▶ Required work:
A – The worksheet on rolls and strings below gives a numbered set of points that it applies. Summarize each of these points in a few words.
B – In the worksheet on rolls and strings below, what is used to obtain the moment of inertia about the point of contact?
Text provided start
PulledRoll.html

Rolls and Strings and Yo-Yo Solutions

A roll (radius R , mass M ) has rope wound around it which leads via a pulley to a mass m that falls under gravity.

The point of this worksheet is to explain how the motion of the center of mass (CM) is affected by the net force that acts on the roll: the string force, which applies where the string is unwound, and the static friction force which acts at the point of contact (assuming that there is rolling without slipping). Both these forces contribute torques about the CM of the roll. This work shows that the direction of the friction force is difficult to predict. There are situations where it helps to push the CM forward, and acts against the rolling, and there are situtations where it helps the rolling, but acts against the motion of the CM. This is a consequence of applying:

(i) the CM theorem: all force vectors acting on the body are applying at the location of the CM, and determine the rate of change of the total linear momentum;

(ii) the angular momentum theorem: the rate of change of angular momentum is controlled by the net torque that applies; one can use always the quantities about the CM, or about the point of contact (in which case friction does not contribute a torque), however, only in the case of pure rolling (no slipping) is the angular velocity about the CM the same as the angular velocity about the point of contact. In the case of pure rolling the part of the roll that touches the ground at the point of contact has no motion, and static friction applies.

(iii) the case of pure rolling is characterized by a fixed relationship between the CM motion and the angular velocity that describes the rotation.

(iv) the mass that falls under gravity undergoes a motion that is composed of motion of the CM and the additional effect of the unwinding of the string.

> restart;

We define moments of inertia for a disk about the CM, as well as about the point of contact O; the latter is obtained from the parallel-axis theorem.

> I_CM:=M/2*R^2;

> I_O:=I_CM+M*R^2;

Motion of the center of mass: apply the forces at the CM, namely the friction force f , and the string force S . We choose the same sign for both forces and let the calculationd decide which way the friction force will point..
Text provided end
Dataset extract start
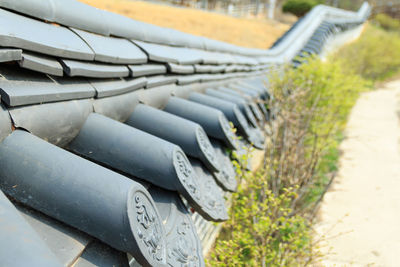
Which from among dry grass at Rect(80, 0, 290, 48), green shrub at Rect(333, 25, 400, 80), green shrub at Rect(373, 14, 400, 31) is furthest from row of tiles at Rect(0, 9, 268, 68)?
green shrub at Rect(373, 14, 400, 31)

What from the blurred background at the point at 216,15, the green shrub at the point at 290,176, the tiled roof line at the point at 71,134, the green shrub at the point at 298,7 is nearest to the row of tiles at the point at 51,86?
the tiled roof line at the point at 71,134

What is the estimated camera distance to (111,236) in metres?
1.26

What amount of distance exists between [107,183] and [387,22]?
39.9m

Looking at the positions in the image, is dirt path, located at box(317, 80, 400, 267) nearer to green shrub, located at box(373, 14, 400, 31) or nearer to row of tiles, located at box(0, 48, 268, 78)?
row of tiles, located at box(0, 48, 268, 78)

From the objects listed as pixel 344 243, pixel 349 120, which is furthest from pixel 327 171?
pixel 349 120

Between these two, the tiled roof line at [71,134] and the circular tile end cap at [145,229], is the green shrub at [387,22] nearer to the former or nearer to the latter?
the tiled roof line at [71,134]

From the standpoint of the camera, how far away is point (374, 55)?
56.0ft

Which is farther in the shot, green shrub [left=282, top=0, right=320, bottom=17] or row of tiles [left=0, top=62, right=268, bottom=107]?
green shrub [left=282, top=0, right=320, bottom=17]

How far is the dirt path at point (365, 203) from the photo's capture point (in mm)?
4438

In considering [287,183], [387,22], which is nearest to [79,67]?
[287,183]

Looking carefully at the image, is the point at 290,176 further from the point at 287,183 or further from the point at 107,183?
the point at 107,183

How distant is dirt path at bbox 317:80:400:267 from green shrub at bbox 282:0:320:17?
19325 millimetres

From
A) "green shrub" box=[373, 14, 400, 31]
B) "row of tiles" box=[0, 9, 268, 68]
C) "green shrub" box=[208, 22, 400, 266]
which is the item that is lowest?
"green shrub" box=[208, 22, 400, 266]

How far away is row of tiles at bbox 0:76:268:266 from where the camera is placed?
4.15 feet
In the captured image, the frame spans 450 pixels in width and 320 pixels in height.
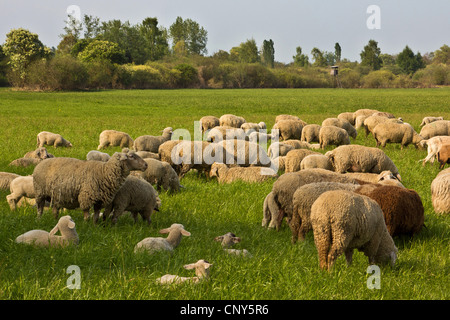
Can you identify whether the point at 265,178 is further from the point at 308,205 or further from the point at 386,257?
the point at 386,257

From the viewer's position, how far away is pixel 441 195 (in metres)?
8.60

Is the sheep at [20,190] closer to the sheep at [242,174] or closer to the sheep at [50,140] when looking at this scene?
the sheep at [242,174]

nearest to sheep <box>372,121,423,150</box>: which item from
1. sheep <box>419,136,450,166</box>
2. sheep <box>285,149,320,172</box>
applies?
sheep <box>419,136,450,166</box>

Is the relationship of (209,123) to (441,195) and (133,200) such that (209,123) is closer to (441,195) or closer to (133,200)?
(441,195)

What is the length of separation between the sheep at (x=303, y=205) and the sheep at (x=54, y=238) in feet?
9.75

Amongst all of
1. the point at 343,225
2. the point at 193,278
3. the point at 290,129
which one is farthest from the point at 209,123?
the point at 193,278

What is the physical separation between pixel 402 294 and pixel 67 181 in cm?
493

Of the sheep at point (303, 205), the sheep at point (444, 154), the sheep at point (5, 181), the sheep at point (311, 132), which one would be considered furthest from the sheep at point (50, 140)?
the sheep at point (444, 154)

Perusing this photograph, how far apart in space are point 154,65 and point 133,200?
9387cm

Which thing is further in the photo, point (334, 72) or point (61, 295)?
point (334, 72)

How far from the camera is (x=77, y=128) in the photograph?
76.3 ft

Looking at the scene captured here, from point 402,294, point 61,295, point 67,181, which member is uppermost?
point 67,181

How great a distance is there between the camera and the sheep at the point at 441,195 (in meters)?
8.50

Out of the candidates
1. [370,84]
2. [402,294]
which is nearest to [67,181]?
[402,294]
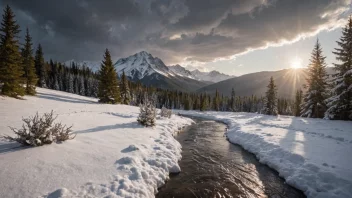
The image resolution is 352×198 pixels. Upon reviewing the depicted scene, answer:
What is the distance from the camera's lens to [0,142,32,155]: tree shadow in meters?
7.31

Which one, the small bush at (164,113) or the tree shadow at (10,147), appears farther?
the small bush at (164,113)

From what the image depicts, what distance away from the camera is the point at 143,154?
Dataset extract end
▶ Solutions to each task:
A –
(i) The CM theorem: all forces act at the center of mass and set the rate of change of total linear momentum.
(ii) The angular momentum theorem: net torque controls the rate of change of angular momentum, taken about the CM or the point of contact.
(iii) Pure rolling fixes a relationship between the CM motion and the angular velocity.
(iv) The falling mass moves with the CM motion plus the effect of the string unwinding.

B – The parallel-axis theorem.